At the moment, there’s something of a rupture between generations of anarchism: between those whose political formation took place in the 60s and 70s — and who often still have not shaken the sectarian habits of the last century — or simply still operate in those terms, and younger activists much more informed, among other elements, by indigenous, feminist, ecological and cultural-critical ideas. The former organize mainly through highly visible Anarchist Federations like the IWA, NEFAC or IWW. The latter work most prominently in the networks of the global social movement, networks like Peoples Global Action, which unites anarchist collectives in Europe and elsewhere with groups ranging from Maori activists in New Zealand, fisherfolk in Indonesia, or the Canadian postal workers’ union[2]. The latter — what might be loosely referred to as the “small-a anarchists”, are by now by far the majority. But it is sometimes hard to tell, since so many of them do not trumpet their affinities very loudly. There are many, in fact, who take anarchist principles of anti-sectarianism and open-endedness so seriously that they refuse to refer to themselves as ‘anarchists’ for that very reason[3].

But the three essentials that run throughout all manifestations of anarchist ideology are definitely there — anti-statism, anti-capitalism and prefigurative politics (i.e. modes of organization that consciously resemble the world you want to create. Or, as an anarchist historian of the revolution in Spain has formulated “an effort to think of not only the ideas but the facts of the future itself”.[4] This is present in anything from jamming collectives and on to Indy media, all of which can be called anarchist in the newer sense.[5] In some countries, there is only a very limited degree of confluence between the two coexisting generations, mostly taking the form of following what each other is doing — but not much more.

• [DATA SEGMENT]

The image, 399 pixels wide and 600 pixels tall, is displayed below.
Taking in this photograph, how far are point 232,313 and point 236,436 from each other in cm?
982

• [DESCRIPTION OF THE TASK]
Reproduce the passage on anarchism above word for word, taking everything from "But the three" down to "not much more.".

• [RESPONSE]
But the three essentials that run throughout all manifestations of anarchist ideology are definitely there — anti-statism, anti-capitalism and prefigurative politics (i.e. modes of organization that consciously resemble the world you want to create. Or, as an anarchist historian of the revolution in Spain has formulated “an effort to think of not only the ideas but the facts of the future itself”.[4] This is present in anything from jamming collectives and on to Indy media, all of which can be called anarchist in the newer sense.[5] In some countries, there is only a very limited degree of confluence between the two coexisting generations, mostly taking the form of following what each other is doing — but not much more.